--- Information given ---
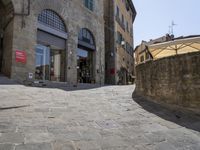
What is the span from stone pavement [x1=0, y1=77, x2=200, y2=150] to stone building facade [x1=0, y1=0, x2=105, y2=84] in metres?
6.80

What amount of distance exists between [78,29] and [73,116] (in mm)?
14479

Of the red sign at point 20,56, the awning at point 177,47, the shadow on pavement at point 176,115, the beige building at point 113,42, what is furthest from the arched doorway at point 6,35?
the beige building at point 113,42

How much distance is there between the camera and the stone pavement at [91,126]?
174 inches

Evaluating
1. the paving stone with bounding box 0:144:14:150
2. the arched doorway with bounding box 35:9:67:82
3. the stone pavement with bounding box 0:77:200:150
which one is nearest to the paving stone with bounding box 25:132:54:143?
the stone pavement with bounding box 0:77:200:150

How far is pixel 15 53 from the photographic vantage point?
13.9m

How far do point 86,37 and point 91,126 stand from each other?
16.6 m

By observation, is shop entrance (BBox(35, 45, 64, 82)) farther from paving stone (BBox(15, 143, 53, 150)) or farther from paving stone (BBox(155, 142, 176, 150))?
paving stone (BBox(155, 142, 176, 150))

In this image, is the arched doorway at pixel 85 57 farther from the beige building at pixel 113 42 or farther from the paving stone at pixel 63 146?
the paving stone at pixel 63 146

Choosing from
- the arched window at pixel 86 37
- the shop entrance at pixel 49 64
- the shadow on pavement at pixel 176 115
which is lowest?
the shadow on pavement at pixel 176 115

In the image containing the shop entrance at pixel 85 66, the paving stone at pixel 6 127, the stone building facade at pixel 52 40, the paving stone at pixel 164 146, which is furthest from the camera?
the shop entrance at pixel 85 66

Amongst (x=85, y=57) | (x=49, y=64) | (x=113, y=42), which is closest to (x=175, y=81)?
(x=49, y=64)

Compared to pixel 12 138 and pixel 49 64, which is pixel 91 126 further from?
pixel 49 64

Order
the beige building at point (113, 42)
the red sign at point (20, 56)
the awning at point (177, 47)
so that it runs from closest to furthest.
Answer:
---
● **Written exercise**: Please print everything from the line containing "Amongst (x=85, y=57)" down to the end of the data above, reproducing each line without any change.

● **Correct output**:
Amongst (x=85, y=57) | (x=49, y=64) | (x=113, y=42), which is closest to (x=175, y=81)?
(x=49, y=64)

Compared to pixel 12 138 and pixel 49 64, which is pixel 91 126 further from?
pixel 49 64

Order
the beige building at point (113, 42)
the red sign at point (20, 56)
the awning at point (177, 47)
so that it runs from closest to furthest.
Answer:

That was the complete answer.